Have you ever visited the website for a physician's practice or healthtech company and come face to face with a homepage hero image that looks like this?
What exactly have we learned from this image -- arguably the single most viewed element of your entire website?
Why on earth would you waste the most important real estate on your website on a generic stock image that literally any other healthcare company could also download from Shutterstock and use on their site as well?
It's the worst possible way to set yourself apart -- and also the worst way to establish trust.
When people come to your website, they want to learn about you -- in words and pictures:
- They want to see photos of your team.
- They want to see videos of your product or service in action.
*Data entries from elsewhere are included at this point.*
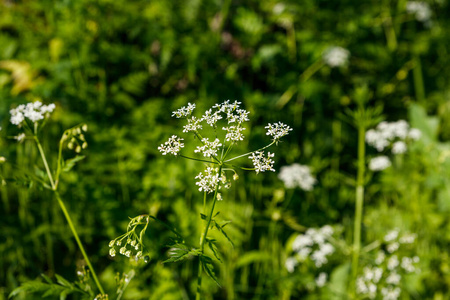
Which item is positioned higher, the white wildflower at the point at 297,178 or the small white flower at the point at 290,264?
the white wildflower at the point at 297,178

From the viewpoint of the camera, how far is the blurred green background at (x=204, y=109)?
299 cm

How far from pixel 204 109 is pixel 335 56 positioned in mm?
1527

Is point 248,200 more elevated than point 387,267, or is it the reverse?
point 248,200

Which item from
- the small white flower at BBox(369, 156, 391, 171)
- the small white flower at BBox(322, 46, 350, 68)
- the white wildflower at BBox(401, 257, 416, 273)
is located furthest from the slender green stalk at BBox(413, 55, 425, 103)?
the white wildflower at BBox(401, 257, 416, 273)

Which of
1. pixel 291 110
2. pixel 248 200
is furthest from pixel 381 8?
pixel 248 200

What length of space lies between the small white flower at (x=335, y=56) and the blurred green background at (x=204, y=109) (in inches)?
6.2

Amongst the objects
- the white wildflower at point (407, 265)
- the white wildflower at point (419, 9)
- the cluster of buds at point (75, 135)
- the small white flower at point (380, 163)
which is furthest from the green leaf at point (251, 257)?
the white wildflower at point (419, 9)

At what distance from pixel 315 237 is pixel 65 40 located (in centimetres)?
275

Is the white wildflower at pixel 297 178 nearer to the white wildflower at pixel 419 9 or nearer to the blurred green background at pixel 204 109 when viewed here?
the blurred green background at pixel 204 109

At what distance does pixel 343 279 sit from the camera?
2.89 meters

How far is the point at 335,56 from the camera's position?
4.14m

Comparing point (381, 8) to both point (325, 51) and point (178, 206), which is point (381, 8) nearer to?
point (325, 51)

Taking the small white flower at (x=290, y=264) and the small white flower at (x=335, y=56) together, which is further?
the small white flower at (x=335, y=56)

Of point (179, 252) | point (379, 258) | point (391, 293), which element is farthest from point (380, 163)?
point (179, 252)
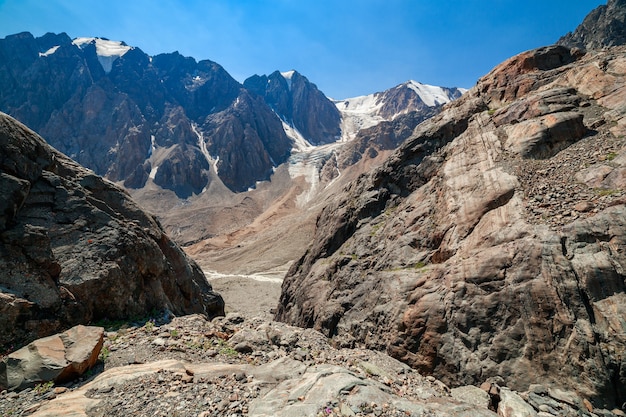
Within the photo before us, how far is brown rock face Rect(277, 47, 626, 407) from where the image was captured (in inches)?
373

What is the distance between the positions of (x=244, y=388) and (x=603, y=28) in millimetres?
126062

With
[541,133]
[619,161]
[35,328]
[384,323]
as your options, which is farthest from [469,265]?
[35,328]

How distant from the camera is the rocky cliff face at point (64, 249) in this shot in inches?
Answer: 391

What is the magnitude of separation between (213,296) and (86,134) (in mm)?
170101

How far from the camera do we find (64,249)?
1215cm

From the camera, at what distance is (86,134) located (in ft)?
493

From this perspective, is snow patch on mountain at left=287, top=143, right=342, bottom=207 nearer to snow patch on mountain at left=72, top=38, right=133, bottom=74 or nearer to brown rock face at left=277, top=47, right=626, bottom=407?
brown rock face at left=277, top=47, right=626, bottom=407

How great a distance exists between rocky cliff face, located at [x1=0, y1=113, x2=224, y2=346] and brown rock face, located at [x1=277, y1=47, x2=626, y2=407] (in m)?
9.89

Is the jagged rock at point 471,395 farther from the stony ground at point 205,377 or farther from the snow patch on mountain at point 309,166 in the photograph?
the snow patch on mountain at point 309,166

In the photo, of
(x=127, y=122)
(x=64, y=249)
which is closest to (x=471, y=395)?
(x=64, y=249)

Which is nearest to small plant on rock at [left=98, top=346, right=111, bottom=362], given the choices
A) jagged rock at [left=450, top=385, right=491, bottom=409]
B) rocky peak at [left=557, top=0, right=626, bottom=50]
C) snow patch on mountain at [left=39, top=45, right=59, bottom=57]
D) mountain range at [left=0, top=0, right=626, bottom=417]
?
mountain range at [left=0, top=0, right=626, bottom=417]

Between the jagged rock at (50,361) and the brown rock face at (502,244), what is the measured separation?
421 inches

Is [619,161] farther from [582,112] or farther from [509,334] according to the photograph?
[509,334]

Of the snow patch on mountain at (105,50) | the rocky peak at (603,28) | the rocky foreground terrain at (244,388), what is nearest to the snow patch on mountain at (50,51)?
the snow patch on mountain at (105,50)
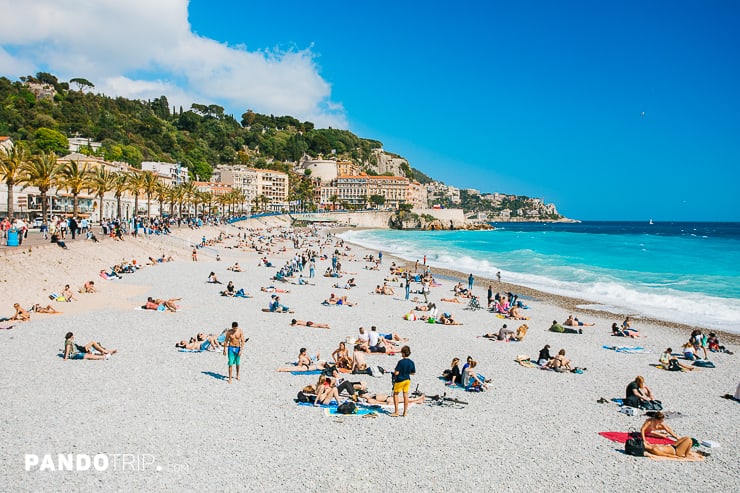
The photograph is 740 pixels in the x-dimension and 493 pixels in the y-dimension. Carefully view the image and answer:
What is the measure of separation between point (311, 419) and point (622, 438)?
14.4 feet

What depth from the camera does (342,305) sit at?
17297 millimetres

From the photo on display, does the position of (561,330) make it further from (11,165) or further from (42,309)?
(11,165)

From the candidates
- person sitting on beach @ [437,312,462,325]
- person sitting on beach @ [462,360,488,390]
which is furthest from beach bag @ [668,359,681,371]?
person sitting on beach @ [437,312,462,325]

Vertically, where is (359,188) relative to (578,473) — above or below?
above

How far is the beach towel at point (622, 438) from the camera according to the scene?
6.64 meters

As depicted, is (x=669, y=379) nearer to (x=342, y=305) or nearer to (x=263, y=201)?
(x=342, y=305)

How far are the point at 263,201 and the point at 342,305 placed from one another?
87.5 meters

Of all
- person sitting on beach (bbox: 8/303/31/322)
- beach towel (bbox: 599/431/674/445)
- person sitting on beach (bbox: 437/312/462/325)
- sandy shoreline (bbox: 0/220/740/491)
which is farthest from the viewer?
person sitting on beach (bbox: 437/312/462/325)

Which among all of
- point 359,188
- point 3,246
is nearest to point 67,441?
point 3,246

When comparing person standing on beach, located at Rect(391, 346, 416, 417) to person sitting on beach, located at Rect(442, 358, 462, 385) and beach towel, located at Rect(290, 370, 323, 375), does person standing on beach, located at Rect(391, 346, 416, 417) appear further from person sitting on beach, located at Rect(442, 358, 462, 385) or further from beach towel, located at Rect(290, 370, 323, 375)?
beach towel, located at Rect(290, 370, 323, 375)

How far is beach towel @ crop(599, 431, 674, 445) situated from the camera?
21.8 ft

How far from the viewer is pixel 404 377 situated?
23.7 feet

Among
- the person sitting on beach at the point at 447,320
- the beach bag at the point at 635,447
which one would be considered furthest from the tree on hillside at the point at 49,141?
the beach bag at the point at 635,447

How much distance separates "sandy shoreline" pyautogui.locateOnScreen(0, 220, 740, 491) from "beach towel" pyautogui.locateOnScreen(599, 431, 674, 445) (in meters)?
0.20
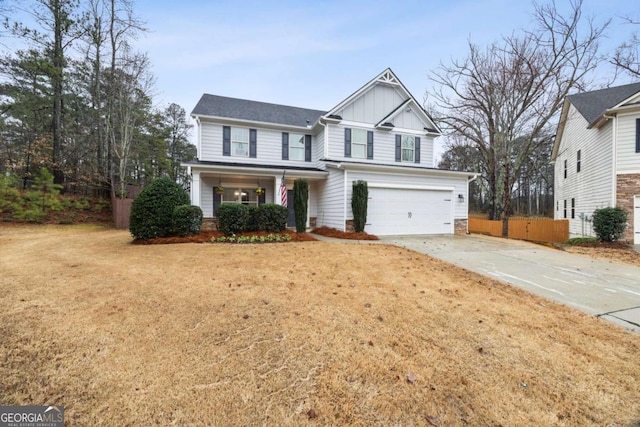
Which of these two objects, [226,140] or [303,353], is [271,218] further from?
[303,353]

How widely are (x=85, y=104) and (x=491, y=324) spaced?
26.2 meters

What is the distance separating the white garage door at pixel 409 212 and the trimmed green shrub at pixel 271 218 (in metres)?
3.77

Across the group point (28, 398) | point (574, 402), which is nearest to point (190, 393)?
point (28, 398)

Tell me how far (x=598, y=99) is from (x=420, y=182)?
37.6 ft

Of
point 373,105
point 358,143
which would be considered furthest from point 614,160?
point 358,143

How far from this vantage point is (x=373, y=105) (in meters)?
14.0

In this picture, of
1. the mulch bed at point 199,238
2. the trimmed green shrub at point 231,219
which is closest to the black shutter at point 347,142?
the mulch bed at point 199,238

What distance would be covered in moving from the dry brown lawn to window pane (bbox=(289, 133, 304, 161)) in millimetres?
10387

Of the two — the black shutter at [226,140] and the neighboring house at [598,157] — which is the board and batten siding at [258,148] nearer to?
the black shutter at [226,140]

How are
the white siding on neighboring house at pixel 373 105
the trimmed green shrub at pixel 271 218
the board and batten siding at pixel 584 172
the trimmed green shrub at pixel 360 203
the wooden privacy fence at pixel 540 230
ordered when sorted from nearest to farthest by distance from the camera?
1. the trimmed green shrub at pixel 271 218
2. the trimmed green shrub at pixel 360 203
3. the board and batten siding at pixel 584 172
4. the white siding on neighboring house at pixel 373 105
5. the wooden privacy fence at pixel 540 230

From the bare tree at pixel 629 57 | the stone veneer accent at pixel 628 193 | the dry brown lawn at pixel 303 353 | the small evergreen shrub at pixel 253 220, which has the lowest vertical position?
the dry brown lawn at pixel 303 353

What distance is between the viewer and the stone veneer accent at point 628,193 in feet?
35.6

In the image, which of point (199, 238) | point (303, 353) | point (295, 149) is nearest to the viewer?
point (303, 353)

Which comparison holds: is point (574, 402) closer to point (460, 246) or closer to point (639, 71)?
point (460, 246)
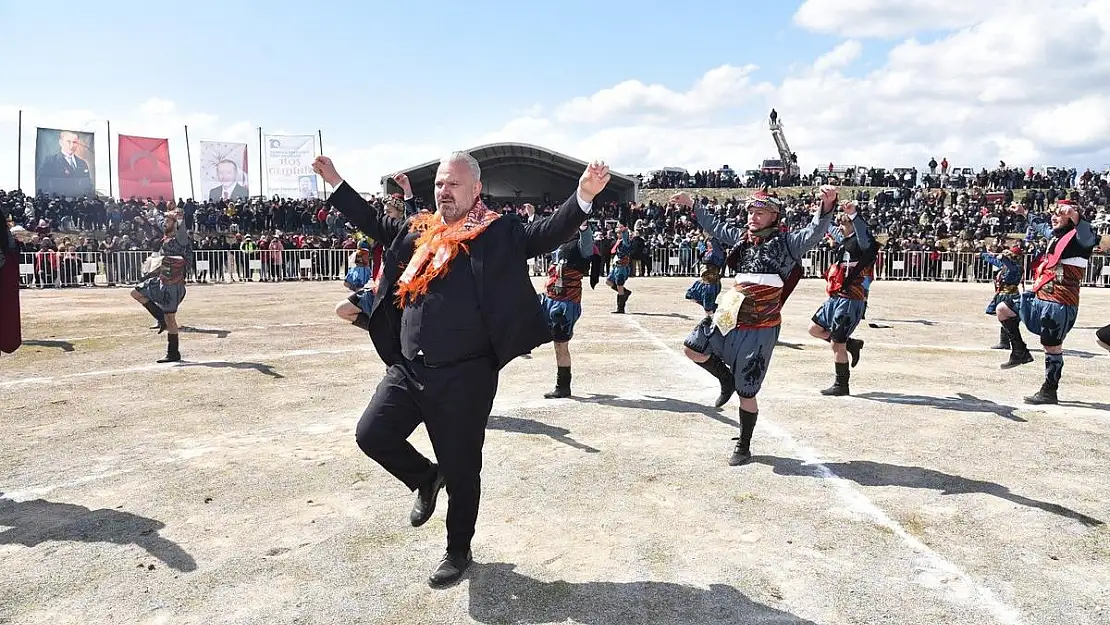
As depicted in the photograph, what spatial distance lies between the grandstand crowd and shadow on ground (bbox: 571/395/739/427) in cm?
1158

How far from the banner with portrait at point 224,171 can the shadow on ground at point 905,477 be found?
118ft

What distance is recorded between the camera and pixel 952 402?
816 cm

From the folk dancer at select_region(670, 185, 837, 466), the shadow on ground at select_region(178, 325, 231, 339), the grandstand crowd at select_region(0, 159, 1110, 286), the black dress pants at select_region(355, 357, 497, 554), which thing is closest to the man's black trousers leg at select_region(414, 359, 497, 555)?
the black dress pants at select_region(355, 357, 497, 554)

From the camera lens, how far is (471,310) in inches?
153

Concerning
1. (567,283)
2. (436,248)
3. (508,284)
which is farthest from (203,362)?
(508,284)

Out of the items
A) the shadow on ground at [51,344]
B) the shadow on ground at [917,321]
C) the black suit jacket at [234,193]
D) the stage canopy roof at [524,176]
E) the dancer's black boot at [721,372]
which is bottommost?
the shadow on ground at [51,344]

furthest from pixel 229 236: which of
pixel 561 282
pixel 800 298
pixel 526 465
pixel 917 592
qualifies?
pixel 917 592

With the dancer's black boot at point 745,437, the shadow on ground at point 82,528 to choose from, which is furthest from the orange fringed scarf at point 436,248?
the dancer's black boot at point 745,437

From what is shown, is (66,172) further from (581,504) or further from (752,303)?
(581,504)

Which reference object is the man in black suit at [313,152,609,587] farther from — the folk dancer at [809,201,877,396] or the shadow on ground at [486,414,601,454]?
the folk dancer at [809,201,877,396]

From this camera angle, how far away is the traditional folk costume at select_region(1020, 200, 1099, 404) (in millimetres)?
8078

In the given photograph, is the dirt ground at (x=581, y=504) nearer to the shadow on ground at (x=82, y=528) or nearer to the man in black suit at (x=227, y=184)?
the shadow on ground at (x=82, y=528)

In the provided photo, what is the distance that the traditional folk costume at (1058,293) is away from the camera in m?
8.08

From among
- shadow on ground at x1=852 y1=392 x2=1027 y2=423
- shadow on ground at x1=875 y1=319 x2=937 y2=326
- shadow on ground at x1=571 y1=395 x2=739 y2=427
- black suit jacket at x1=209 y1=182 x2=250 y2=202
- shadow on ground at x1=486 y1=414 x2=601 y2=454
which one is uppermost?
black suit jacket at x1=209 y1=182 x2=250 y2=202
- The want to see your offices and facilities.
- They want to see detailed testimonials accompanied by the smiling faces of actual happy customers.
All of this imagery helps to tell your unique story. It also communicates that your visitors are not just coming to a nameless, faceless website. They are visiting your online home to learn who you are.
Authentic imagery also improves e-commerce sales. A 2019 Cornell Tech study found that on secondhand marketplaces like eBay, sellers who post their own high-quality images of products are trusted far more than those who post either stock photos of those same products or poor-quality photos. Because online visitors can’t see and touch your product in the real world, custom imagery fills a critical gap in building trust.
That’s not to say that stock photos don’t serve a purpose. It makes sense to use them when it would be simply too difficult or expensive to use custom photography. A frequently updated blog, for example, will typically need to rely on stock photography. Even some of the most popular news sites in the world use stock photography to illustrate their content for this very reason.
But the most important images on your site -- those on your homepage, your "About Us" page, your "Team" page and your product pages -- should focus on you, not the latest pics on Shutterstock.